What you output must match the entries exactly, apart from the pictures, which are left out.

====== PROVIDED RECORDS ======

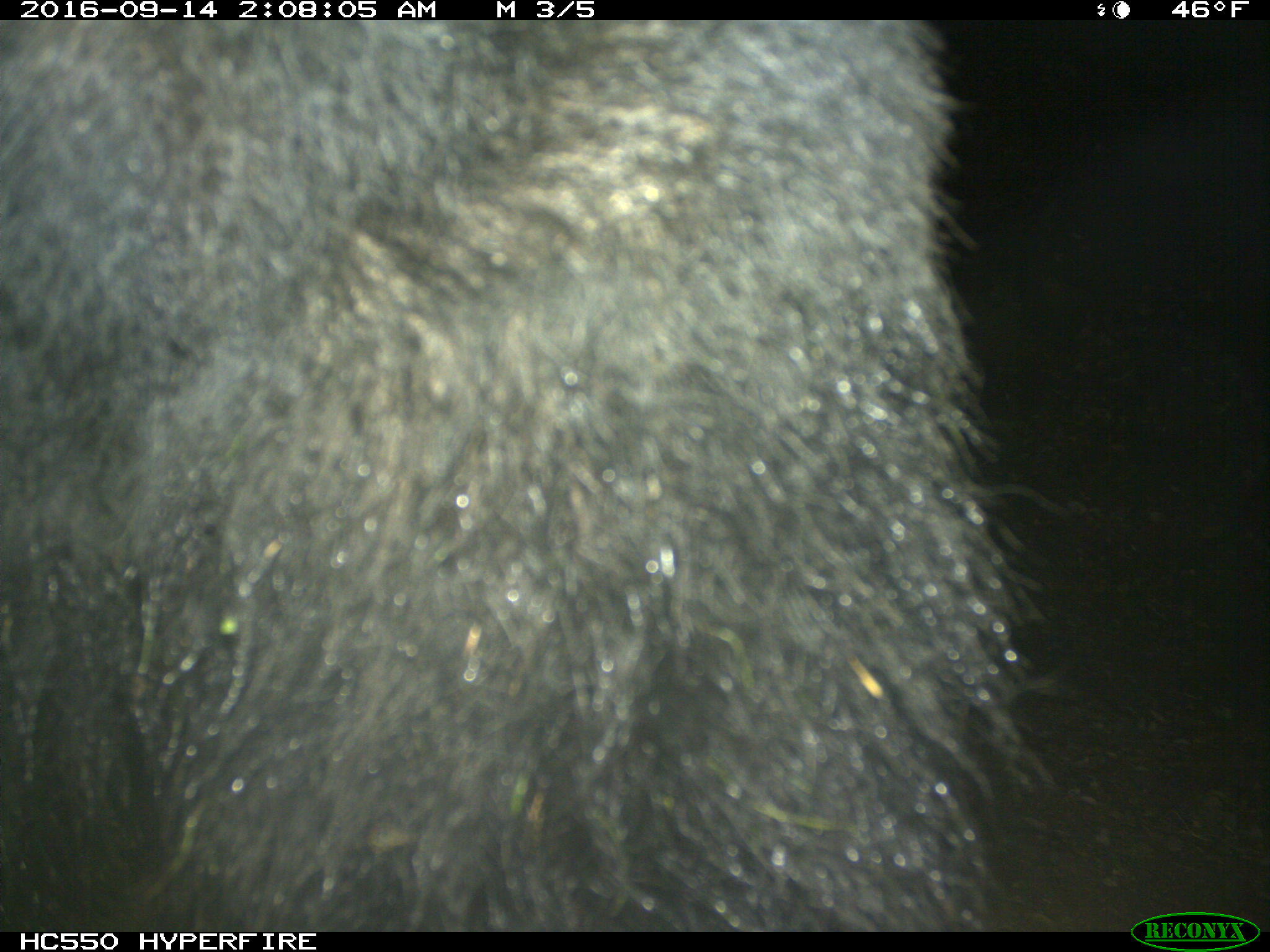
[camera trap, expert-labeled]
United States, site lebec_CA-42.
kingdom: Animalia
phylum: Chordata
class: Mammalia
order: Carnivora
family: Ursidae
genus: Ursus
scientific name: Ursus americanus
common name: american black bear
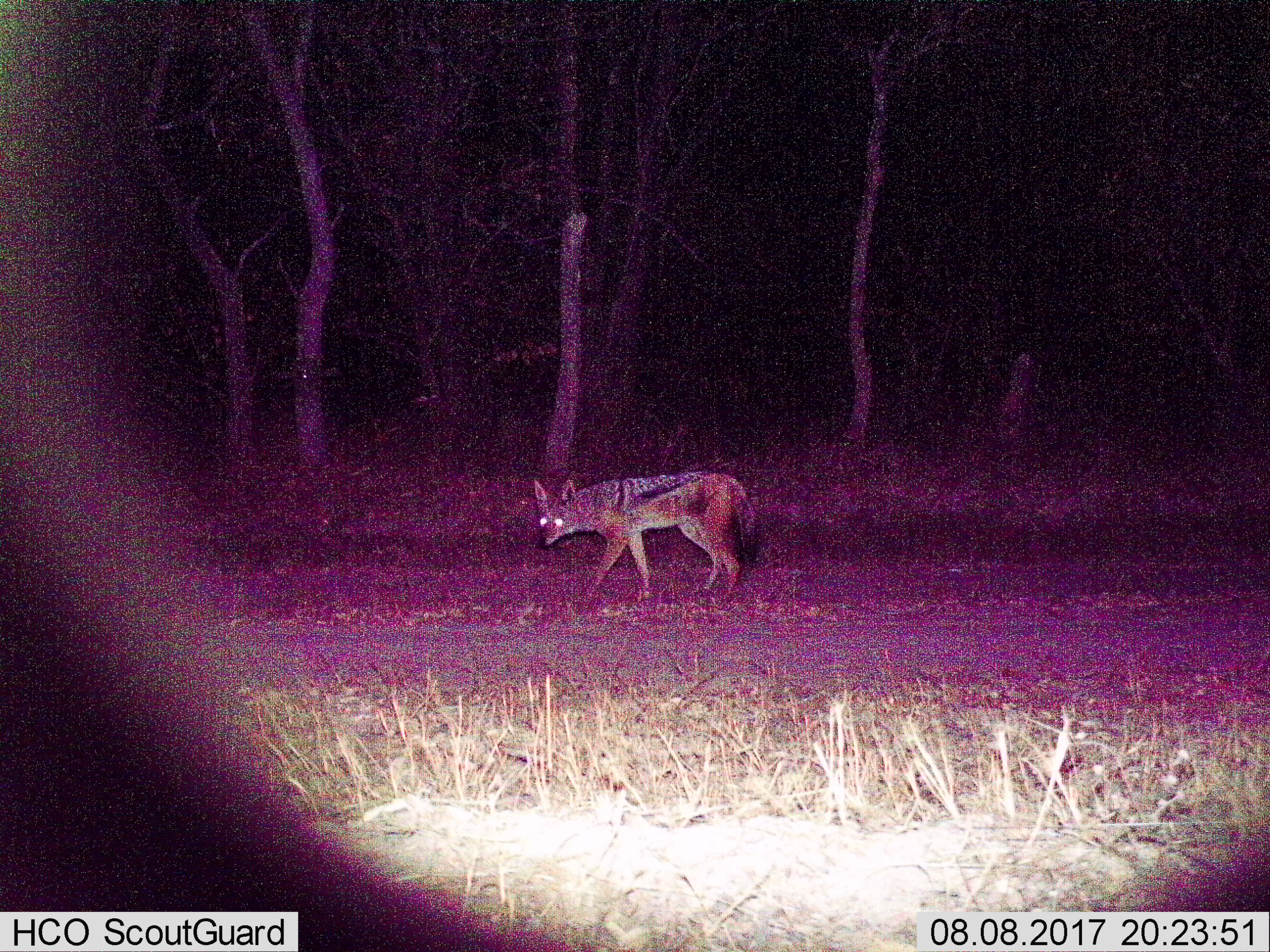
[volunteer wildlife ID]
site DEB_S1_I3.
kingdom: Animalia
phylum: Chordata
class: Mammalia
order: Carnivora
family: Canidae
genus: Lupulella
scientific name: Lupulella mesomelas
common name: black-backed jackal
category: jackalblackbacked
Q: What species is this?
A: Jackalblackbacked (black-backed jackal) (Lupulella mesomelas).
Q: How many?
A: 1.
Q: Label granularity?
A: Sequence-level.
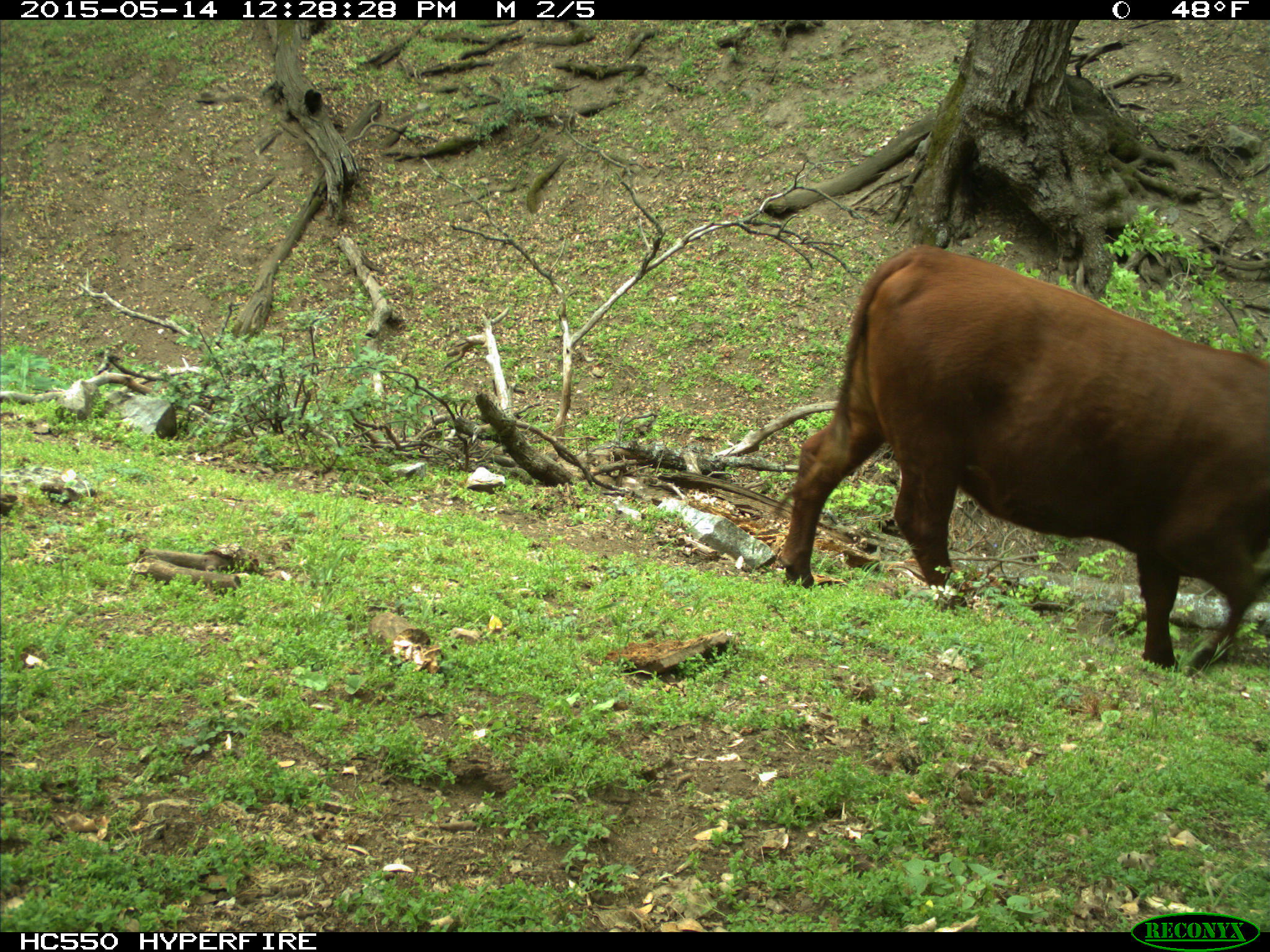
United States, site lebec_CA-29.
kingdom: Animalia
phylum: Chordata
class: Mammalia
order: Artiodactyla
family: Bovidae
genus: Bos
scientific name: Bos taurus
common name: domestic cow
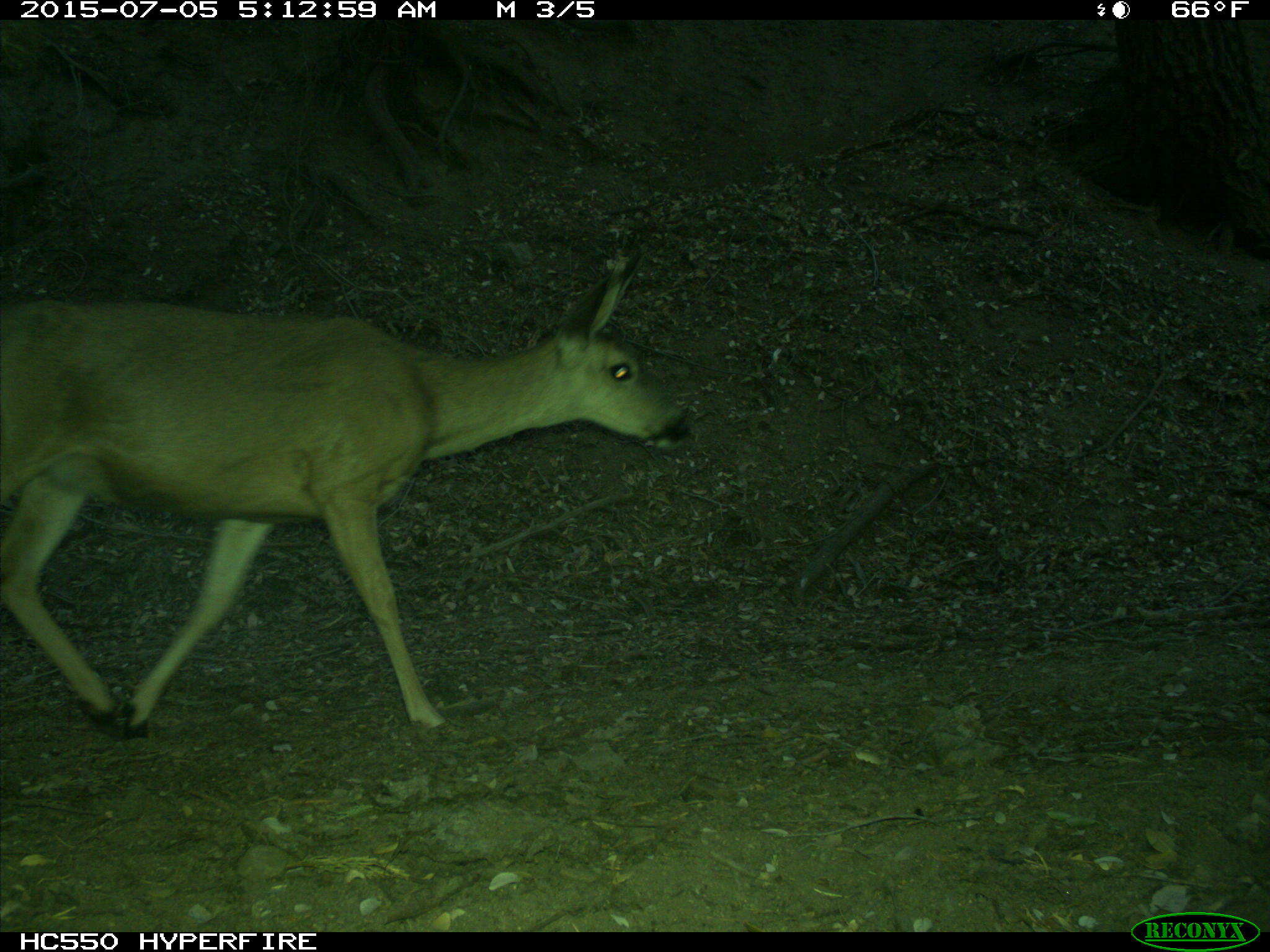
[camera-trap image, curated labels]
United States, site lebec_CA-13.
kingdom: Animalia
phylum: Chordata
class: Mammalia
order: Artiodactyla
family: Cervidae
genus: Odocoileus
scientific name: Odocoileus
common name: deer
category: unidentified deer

======

EXERCISE OUTPUT =
[camera trap, expert-labeled]
United States, site lebec_CA-42.
kingdom: Animalia
phylum: Chordata
class: Mammalia
order: Carnivora
family: Ursidae
genus: Ursus
scientific name: Ursus americanus
common name: american black bear
[volunteer wildlife ID]
site DEB_S1_I3.
kingdom: Animalia
phylum: Chordata
class: Mammalia
order: Carnivora
family: Canidae
genus: Lupulella
scientific name: Lupulella mesomelas
common name: black-backed jackal
category: jackalblackbacked
Q: What species is this?
A: Jackalblackbacked (black-backed jackal) (Lupulella mesomelas).
Q: How many?
A: 1.
Q: Label granularity?
A: Sequence-level.
United States, site lebec_CA-29.
kingdom: Animalia
phylum: Chordata
class: Mammalia
order: Artiodactyla
family: Bovidae
genus: Bos
scientific name: Bos taurus
common name: domestic cow
[camera-trap image, curated labels]
United States, site lebec_CA-13.
kingdom: Animalia
phylum: Chordata
class: Mammalia
order: Artiodactyla
family: Cervidae
genus: Odocoileus
scientific name: Odocoileus
common name: deer
category: unidentified deer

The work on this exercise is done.